Movies That Spoiled Themselves

September 6, 2018

Don’t you hate it when you don’t get around to seeing the hot new Hollywood movie for a couple of weeks…and then a friend lets slip how it ends? It’s very aggravating. It’s perplexing then that some movies gave away their endings before they were even released.


Rocky IV is yet another Sylvester Stallone boxing drama starring the “Italian Stallion,” but set against the backdrop of the Cold War, and its decades-long tensions between the U.S. and the Soviet Union. In the movie, good old fashioned American Rocky Balboa goes up against the almost robotic Soviet super-boxer Ivan Drago. Who wins? Well, you can tell from the poster used to promote Rocky IV. It depicts Stallone triumphant at the end of a fight…wrapped up in an American flag.
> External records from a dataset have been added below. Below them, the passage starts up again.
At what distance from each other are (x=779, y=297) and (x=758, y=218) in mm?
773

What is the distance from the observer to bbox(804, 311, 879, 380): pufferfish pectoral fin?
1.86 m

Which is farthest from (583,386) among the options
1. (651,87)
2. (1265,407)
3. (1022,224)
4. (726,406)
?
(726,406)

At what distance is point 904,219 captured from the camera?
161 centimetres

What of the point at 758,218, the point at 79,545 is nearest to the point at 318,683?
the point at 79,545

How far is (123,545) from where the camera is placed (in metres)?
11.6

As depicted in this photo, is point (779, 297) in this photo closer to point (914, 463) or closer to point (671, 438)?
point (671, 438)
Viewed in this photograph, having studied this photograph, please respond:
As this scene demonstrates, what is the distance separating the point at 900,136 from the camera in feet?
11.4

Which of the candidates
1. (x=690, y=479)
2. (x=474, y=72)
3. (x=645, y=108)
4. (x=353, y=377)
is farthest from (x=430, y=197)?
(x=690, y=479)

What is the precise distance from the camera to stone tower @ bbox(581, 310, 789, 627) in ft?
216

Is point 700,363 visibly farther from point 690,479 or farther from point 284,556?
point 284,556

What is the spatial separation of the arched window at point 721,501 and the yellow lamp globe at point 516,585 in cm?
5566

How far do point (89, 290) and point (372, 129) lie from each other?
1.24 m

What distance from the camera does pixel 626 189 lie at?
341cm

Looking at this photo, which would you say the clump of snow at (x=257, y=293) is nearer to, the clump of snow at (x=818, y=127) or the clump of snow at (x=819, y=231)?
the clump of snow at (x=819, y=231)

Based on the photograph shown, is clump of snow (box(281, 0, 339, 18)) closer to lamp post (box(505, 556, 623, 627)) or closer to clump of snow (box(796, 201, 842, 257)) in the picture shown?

Grease is one of the most successful movies of all time, probably because of songs like “Summer Nights,” the nostalgic 1950 setting, and the star power of John Travolta and Olivia Newton-John as the leads. They play Danny and Sandy, respectively, two very different teenagers who finally fall in love despite the many obstacles placed in their way throughout the school year. Mostly their different stations in life keep them apart—Sandy is a conservatively dressed “good girl” (her friends derisively compare her to Doris Day and Sandra Dee), while Danny is a hot rod-racing greaser. Ultimately, they change for each other—Danny takes up track to be more mainstream, and Sandy shows up at the end of the mother dressed in a provocative leather outfit, and smoking a cigarette. It’s a shocking twist—and Olivia Newton-John was depicted in all of the promotional materials for Grease in that leather outfit.


Despite notoriously underwhelming audiences, the first Star Wars prequel, The Phantom Menace, had a lot going for it—such as popular actor Liam Neeson in a leading role, playing a new Star Wars character, a mysterious Jedi named Qui-Gon Jinn. But prior to the film’s hugely anticipated release in May 1999 however, the movie’s orchestral soundtrack (composed by John Williams) hit music stores. One of the score tracks on the album: “Qui-Gon’s Funeral.” Spoiler alert: Qui-Gon dies in the The Phantom Menace.


The 1994 action movie had a simple but compelling premise: If a Los Angeles city bus drops its speed under 50 miles per hour, a terrorist-planted bomb will explode. It’s up to a cop (Keanu Reeves) and a normal woman who takes over driving duties (Sandra Bullock) to save the bus, and everyone on it. Speed has a happy ending, with the passengers on board surviving the ordeal, despite the bus blowing up at one point. However, that explosion—and the passengers reacting to it, after their escape to safety—is all right there in the Speed trailer.